Instructors: Oleg Ködding-Zurmühlen; Prof. Dr. Julia Verne
Event type:
Project seminar
Displayed in timetable as:
M1-MA PS
Hours per week:
2
Language of instruction:
Englisch
Min. | Max. participants:
- | 15
Priority scheme: Senatsrichtlinie
Contents:
Counter-cartographies of Extinction
In Western popular culture, science and media maps are common-sensical means for depicting geographies and making geographical arguments. Yet, they are rarely questioned for the stories they tell. In the past, maps had been used by imperial powers to tell the story of “terra nullius” legitimizing colonial conquest and resource extraction. Today, powerful actors both on the large and the small scale deploy maps for claiming new enclosures and exploiting more-than-human life-worlds. As acts of resistance to such life-destructive territorializing grips, counter-cartographies use the storytelling qualities of maps to make marginalized perspectives visible, establish counter-hegemonies or create utopias and mythscapes. Thus, as the meaning of maps as tools of storytelling are contested, “it matters what stories tell stories; it matters whose stories tell stories” (Haraway 2019). In our current times of “post-truth politics” and its “crisis of imagination”, this course seeks on the one hand to train imagination and storytelling as serious assets for critical geographical research and on the other hand to sensitize for how spatial arguments and abstraction are used to advance particular (political) interests.

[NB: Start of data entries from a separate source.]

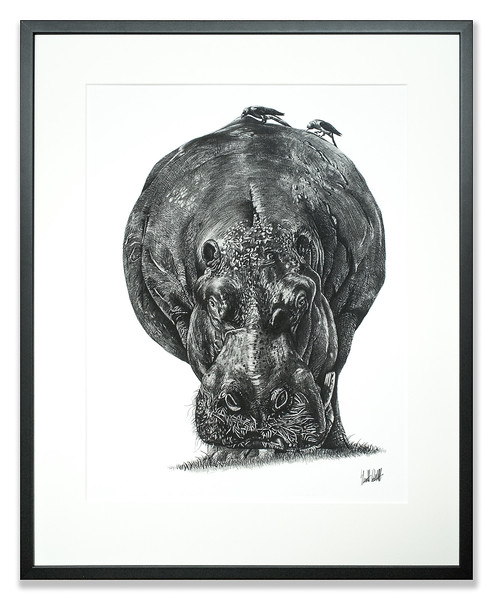 Print of a Hippo created by Stuart Duff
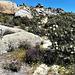 Cantueso, granite and cistus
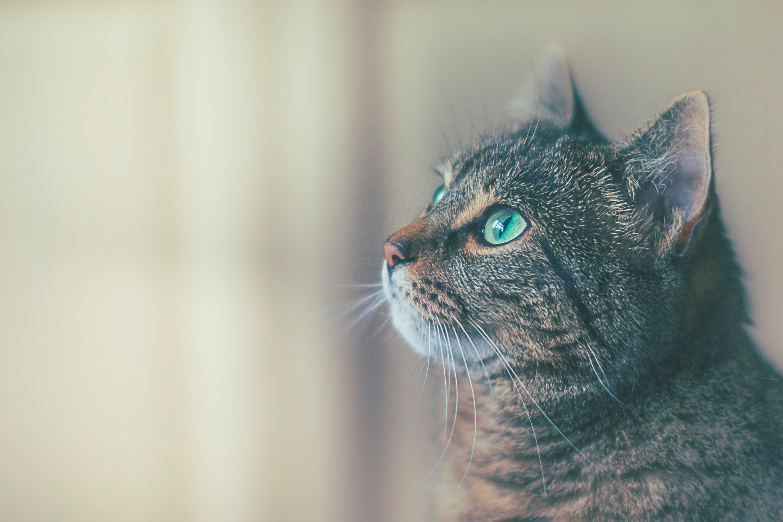 mata węchowa dla kota kociak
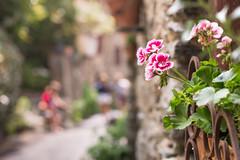 30/52 Verano - Los geranios de mi abuelo (Nathalie Le Bris) Tags: fleur flor flower granium genario evol dof bokeh closeup summer t verano blur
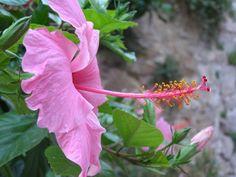 Trompeta en rosa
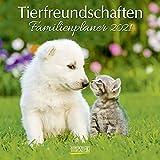 Tierfreundschaften - Familientimer 2021: Broschürenkalender mit Ferienterminen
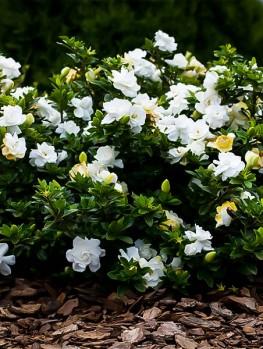 Buy Gardenias Order Gardenia Shrubs Online The Tree Center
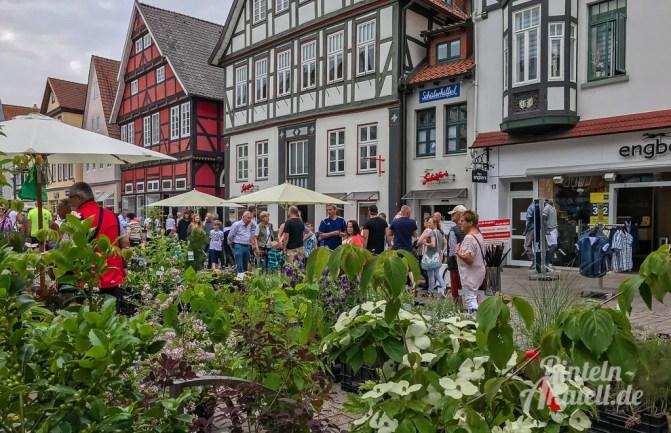 30 rintelnaktuell bauernmarkt rinteln 2018 juni altstadt innenstadt fussgaengerzone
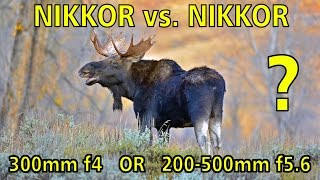 NIKKOR vs. NIKKOR: Which Nikon telephoto to buy, the 300mm f4 AF-S or 200-500mm f5.6?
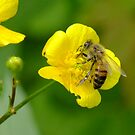 The Bee And The Buttercup by Tracy Faught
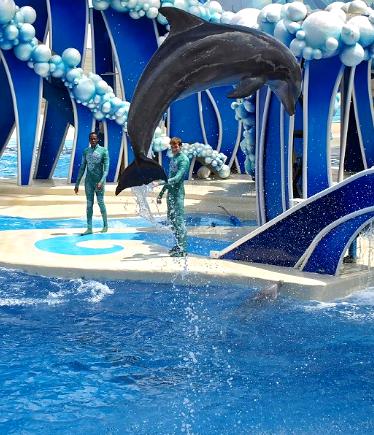 [Photos Dauphins] Sauts les plus impressionnants 778353JumpDolphin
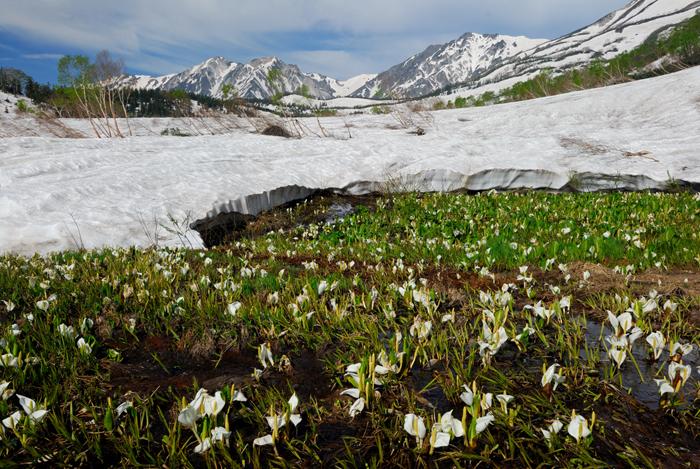 ミズバショウ咲く栂池より白馬三山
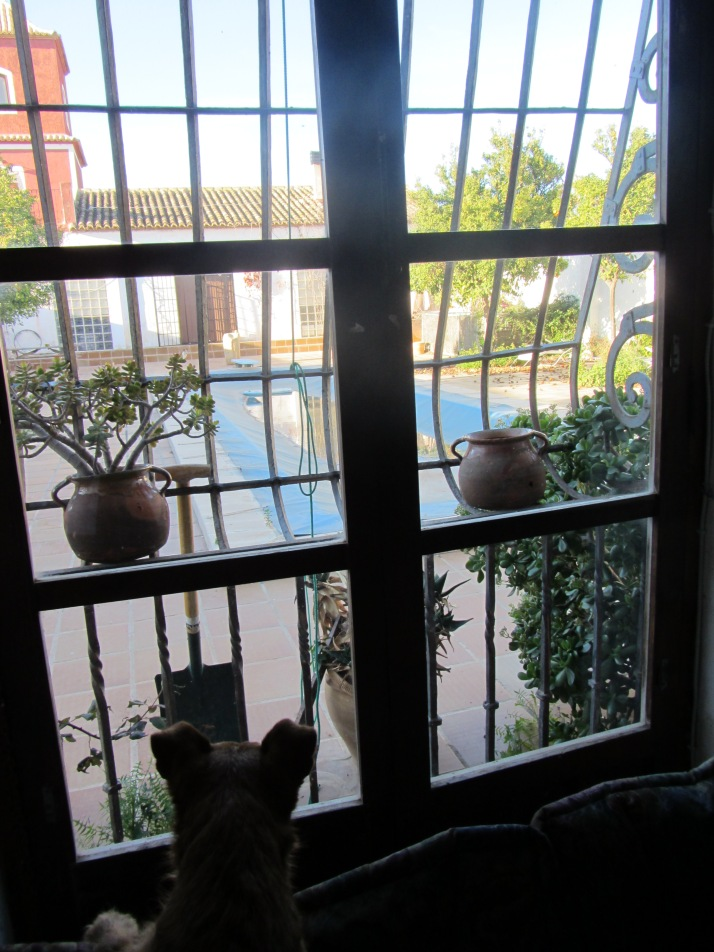 """La ventana"". Foto: Bárbara"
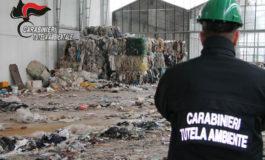 Da serra piena di fiori a discarica piena di rifiuti: curatore e giudice fallimentari nei guai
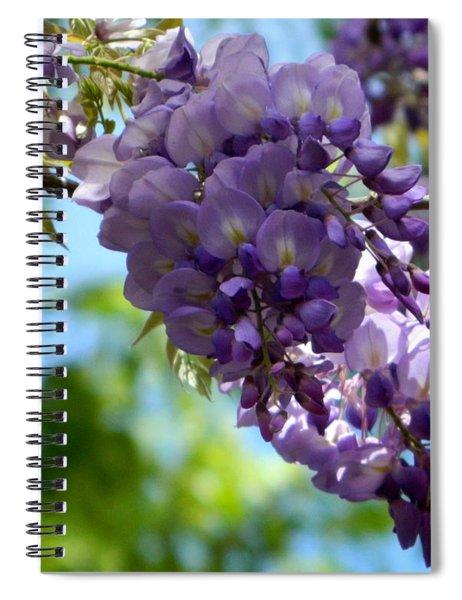 Wisteria Spiral Notebook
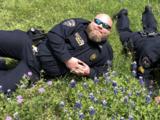"""""""¡Es la época del año!"""": Policías texanos posan junto a las flores bluebonnets"""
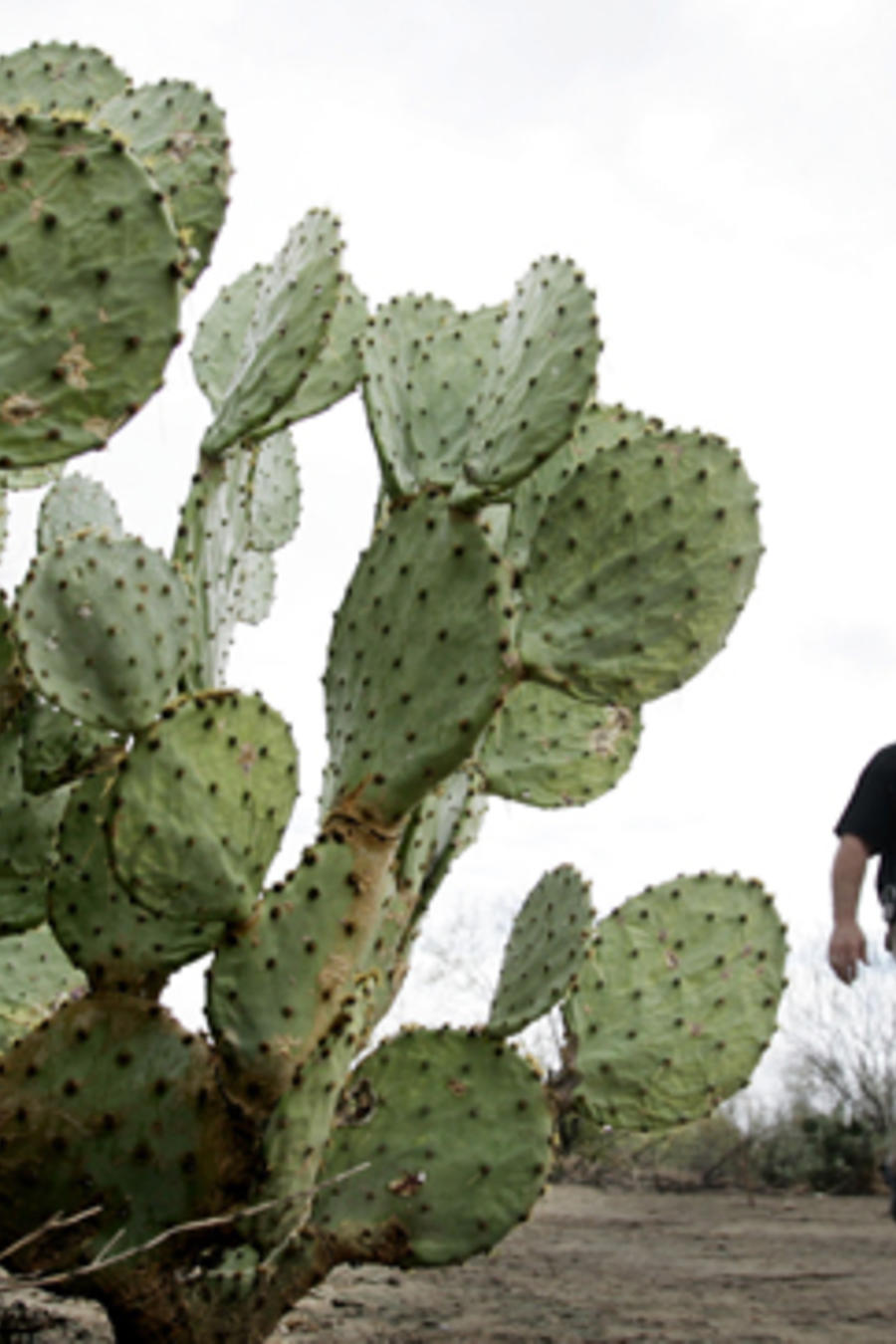 Uno de los integrantes de las milicias conocidas como Minuteman en el desierto de Arizona en una imagen de archivo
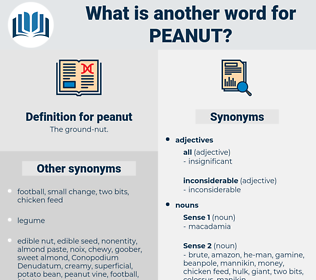 peanut, synonym peanut, another word for peanut, words like peanut, thesaurus peanut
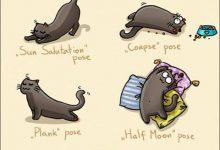 Katzenrassen Bilder 220x150 - Katzenrassen Bilder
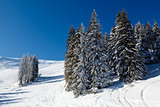 Ski Slope and Beautiful  Landscape in Megeve, French Alps, Franc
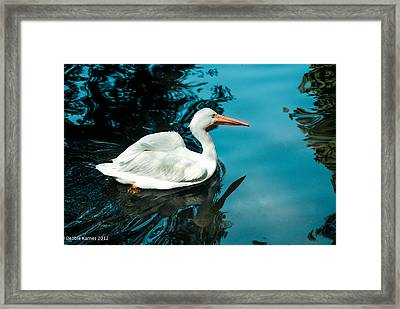 Swan Lake Framed Print by Debbie Karnes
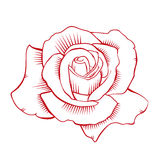 Red Rose Vector. Red Rose in Vector format, good for any use: tattoo, illustration, etc stock illustration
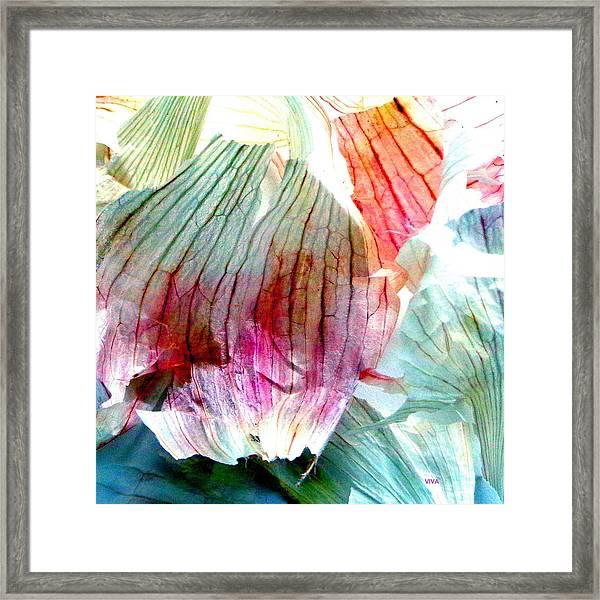Garlic  Abstract   Series Framed Print
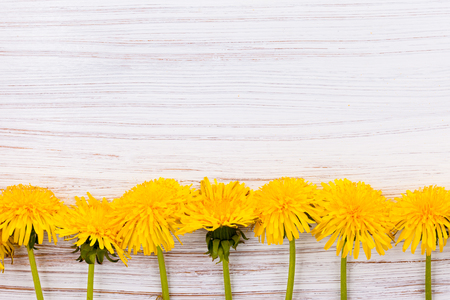 dandelions on a white painted Board background Imagens
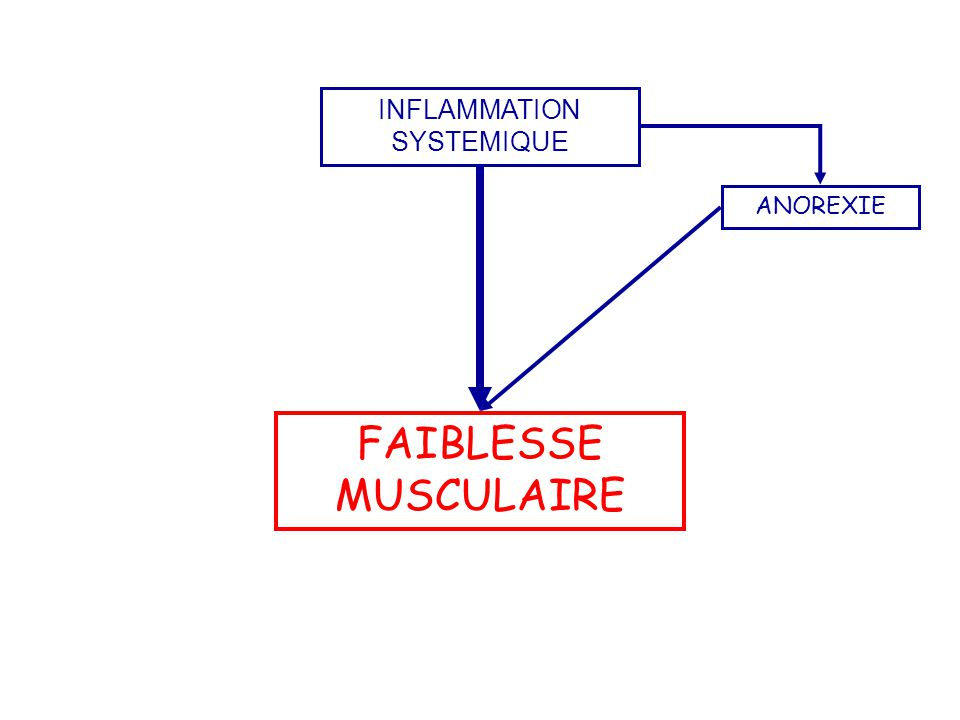 INFLAMMATION SYSTEMIQUE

Following introductions into critical cartography as well as performance theory and practice, the students are asked to critically engage with mapping as storytelling and take the map beyond its traditional format. In the light of an alarming rate of species extinction and the impending inundation of islands and cities due to sea-level rise, this course experiments with the creative geographical method of performative storymapping to engage with inheritance, loss and grief in a highly contested political and emotional arena: The students are encouraged to tell a story of their choice on the topic of extinction by creating storymaps with the help of the stage, the projection surface and the audience. In group presentations the students are expected to perform their stories and completely step into (theatrical) roles and the mapped worlds they have created.